Rewrite the items starting at the first one and ending at the line that contains "3414 millimetres", changing "rooftop" to "roof" and leaving everything else as it is.

─── INFORMATION SUPPLIED

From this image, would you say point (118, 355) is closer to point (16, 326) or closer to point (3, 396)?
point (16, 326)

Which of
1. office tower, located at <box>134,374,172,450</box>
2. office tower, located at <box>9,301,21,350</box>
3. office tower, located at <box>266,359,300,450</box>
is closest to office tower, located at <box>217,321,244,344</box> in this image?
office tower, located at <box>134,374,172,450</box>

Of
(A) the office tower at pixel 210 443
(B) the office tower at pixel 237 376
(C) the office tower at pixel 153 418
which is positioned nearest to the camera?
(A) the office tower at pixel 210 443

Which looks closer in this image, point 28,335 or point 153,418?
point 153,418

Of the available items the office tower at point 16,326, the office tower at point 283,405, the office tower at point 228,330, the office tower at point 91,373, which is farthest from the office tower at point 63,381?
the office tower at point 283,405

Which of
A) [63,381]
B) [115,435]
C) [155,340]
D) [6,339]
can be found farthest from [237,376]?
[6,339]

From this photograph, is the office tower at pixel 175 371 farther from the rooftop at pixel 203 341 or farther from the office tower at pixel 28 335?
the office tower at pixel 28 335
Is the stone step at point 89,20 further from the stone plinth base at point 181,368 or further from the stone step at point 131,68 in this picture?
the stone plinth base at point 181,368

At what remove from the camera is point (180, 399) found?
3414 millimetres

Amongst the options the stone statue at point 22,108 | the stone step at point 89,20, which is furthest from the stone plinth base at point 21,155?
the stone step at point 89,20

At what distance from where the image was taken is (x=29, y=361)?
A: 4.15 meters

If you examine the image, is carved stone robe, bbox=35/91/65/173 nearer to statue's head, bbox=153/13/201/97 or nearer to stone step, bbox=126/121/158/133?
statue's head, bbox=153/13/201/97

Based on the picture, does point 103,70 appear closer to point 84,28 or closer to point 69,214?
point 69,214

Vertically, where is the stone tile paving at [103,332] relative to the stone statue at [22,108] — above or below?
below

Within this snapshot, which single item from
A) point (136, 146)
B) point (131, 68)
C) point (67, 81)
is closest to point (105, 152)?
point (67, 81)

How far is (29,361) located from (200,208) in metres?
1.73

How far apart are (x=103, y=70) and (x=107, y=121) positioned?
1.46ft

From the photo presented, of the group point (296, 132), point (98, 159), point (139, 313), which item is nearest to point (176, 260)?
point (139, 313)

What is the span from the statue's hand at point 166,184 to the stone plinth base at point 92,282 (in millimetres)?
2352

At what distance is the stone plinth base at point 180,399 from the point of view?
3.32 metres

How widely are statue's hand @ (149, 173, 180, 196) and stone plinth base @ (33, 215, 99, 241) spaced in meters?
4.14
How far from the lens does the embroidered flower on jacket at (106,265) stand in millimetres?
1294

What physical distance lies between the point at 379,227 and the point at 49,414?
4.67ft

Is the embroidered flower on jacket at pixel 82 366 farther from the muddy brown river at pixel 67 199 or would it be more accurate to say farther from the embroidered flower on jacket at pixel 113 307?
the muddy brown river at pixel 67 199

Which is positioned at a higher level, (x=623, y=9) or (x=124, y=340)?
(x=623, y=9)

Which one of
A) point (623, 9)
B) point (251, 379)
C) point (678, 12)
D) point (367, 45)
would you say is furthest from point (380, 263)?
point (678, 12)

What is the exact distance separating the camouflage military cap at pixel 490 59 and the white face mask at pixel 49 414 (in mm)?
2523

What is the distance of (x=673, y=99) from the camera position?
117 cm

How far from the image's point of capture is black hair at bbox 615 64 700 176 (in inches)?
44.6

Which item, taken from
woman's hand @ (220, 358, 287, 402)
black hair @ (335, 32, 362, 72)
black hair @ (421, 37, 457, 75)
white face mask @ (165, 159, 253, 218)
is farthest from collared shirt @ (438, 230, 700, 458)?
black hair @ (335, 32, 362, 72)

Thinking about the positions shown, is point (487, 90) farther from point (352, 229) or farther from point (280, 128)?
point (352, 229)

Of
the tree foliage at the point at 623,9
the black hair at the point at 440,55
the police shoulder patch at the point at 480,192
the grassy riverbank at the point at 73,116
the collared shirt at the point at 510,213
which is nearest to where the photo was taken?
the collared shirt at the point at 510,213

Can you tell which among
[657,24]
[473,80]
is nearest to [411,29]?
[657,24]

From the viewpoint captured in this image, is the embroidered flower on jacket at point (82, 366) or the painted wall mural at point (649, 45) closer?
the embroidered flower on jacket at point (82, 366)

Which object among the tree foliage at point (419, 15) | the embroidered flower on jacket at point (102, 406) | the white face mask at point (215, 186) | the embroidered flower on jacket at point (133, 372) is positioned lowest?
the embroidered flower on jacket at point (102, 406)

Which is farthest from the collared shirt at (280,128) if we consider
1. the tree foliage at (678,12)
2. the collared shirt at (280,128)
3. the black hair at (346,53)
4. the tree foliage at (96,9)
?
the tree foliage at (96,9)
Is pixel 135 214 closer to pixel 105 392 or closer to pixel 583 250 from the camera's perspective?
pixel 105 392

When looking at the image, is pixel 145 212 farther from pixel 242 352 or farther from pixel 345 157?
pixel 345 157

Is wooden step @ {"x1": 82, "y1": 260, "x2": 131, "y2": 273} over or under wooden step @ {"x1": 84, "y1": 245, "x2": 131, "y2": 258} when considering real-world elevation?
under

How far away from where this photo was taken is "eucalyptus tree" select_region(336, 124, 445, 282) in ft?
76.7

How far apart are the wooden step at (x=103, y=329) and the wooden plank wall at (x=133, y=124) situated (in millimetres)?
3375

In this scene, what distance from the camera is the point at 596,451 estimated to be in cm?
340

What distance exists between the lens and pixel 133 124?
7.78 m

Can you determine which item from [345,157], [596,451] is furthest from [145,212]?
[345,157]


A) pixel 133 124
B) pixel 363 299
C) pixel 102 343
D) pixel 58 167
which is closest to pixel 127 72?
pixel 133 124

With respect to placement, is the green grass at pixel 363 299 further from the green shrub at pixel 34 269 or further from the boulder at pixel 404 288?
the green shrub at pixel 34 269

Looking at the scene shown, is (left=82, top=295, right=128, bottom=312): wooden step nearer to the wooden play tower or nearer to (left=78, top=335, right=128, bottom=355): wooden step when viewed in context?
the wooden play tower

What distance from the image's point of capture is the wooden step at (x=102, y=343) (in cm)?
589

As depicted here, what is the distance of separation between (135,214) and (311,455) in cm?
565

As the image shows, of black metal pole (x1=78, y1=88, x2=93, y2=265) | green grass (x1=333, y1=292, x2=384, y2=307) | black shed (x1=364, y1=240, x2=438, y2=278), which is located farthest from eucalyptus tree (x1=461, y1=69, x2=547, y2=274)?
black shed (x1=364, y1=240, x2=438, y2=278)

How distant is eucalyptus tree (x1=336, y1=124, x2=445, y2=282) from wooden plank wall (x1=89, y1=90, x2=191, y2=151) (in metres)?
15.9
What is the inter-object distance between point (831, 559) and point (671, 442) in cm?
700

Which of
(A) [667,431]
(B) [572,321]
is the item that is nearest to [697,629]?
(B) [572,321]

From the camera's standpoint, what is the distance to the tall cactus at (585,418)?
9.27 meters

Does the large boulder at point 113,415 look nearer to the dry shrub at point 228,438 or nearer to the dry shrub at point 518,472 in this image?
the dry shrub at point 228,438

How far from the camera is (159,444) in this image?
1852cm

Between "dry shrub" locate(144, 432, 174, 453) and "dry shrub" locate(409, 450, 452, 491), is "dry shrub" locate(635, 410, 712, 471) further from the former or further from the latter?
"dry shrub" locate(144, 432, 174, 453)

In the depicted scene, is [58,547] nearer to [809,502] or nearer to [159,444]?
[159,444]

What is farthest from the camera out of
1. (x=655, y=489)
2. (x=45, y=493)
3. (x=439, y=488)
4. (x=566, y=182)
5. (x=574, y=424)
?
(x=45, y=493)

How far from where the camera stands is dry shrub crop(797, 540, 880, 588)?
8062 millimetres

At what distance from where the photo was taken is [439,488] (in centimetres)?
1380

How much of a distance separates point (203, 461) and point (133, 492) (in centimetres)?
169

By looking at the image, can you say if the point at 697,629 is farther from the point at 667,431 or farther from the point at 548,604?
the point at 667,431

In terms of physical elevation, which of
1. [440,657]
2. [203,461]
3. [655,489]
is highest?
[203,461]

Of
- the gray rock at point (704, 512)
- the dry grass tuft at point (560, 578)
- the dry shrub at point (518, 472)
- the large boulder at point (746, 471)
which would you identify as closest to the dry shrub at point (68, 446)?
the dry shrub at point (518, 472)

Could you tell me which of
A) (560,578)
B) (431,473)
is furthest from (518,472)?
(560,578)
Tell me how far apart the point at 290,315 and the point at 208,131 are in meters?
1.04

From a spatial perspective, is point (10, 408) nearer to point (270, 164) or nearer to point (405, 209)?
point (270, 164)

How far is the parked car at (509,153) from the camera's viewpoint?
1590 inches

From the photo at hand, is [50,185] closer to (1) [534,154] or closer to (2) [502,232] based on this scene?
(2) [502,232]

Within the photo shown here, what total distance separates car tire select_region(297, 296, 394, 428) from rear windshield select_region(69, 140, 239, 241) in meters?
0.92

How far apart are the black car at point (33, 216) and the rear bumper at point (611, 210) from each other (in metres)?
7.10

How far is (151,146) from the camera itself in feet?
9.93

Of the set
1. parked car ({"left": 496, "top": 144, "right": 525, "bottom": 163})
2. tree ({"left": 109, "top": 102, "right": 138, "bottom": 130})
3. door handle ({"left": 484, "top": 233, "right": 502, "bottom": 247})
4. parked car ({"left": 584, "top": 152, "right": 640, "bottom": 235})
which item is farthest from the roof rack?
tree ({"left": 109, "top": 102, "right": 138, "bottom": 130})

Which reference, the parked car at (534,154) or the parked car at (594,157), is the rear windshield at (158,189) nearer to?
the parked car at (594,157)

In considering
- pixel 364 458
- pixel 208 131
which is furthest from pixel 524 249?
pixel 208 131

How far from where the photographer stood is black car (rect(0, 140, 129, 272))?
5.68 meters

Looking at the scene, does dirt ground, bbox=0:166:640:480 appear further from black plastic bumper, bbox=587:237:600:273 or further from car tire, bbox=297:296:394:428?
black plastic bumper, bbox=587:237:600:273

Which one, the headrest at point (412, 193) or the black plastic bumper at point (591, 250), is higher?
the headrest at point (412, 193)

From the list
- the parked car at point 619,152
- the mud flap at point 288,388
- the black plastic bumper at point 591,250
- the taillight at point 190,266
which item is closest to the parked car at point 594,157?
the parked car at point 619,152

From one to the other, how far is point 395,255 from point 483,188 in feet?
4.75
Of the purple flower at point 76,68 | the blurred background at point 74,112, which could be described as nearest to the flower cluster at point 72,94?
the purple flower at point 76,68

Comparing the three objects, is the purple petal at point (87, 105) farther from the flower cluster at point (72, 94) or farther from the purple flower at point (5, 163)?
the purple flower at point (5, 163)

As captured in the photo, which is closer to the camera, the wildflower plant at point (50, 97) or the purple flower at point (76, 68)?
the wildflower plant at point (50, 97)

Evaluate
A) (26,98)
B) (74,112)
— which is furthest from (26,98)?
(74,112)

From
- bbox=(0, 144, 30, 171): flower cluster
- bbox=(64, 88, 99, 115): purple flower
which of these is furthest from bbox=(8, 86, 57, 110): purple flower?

──────

● WORKED ANSWER
From this image, would you say point (118, 355) is closer to point (16, 326) or closer to point (3, 396)?
point (16, 326)

Which of
1. office tower, located at <box>134,374,172,450</box>
2. office tower, located at <box>9,301,21,350</box>
3. office tower, located at <box>266,359,300,450</box>
is closest to office tower, located at <box>217,321,244,344</box> in this image?
office tower, located at <box>134,374,172,450</box>

Of
(A) the office tower at pixel 210 443
(B) the office tower at pixel 237 376
(C) the office tower at pixel 153 418
which is positioned nearest to the camera?
(A) the office tower at pixel 210 443

Which looks closer in this image, point 28,335 or point 153,418?
point 153,418

Of the available items the office tower at point 16,326, the office tower at point 283,405, the office tower at point 228,330, the office tower at point 91,373, which is farthest from the office tower at point 63,381?
the office tower at point 283,405

Which of
A) [63,381]
B) [115,435]
C) [155,340]
D) [6,339]
can be found farthest from [237,376]?
[6,339]

From this photograph, is the office tower at pixel 175 371 farther from the roof at pixel 203 341 or farther from the office tower at pixel 28 335?
the office tower at pixel 28 335
Is the stone step at point 89,20 further from the stone plinth base at point 181,368 or further from the stone step at point 131,68 in this picture?
the stone plinth base at point 181,368

At what remove from the camera is point (180, 399) found?
3414 millimetres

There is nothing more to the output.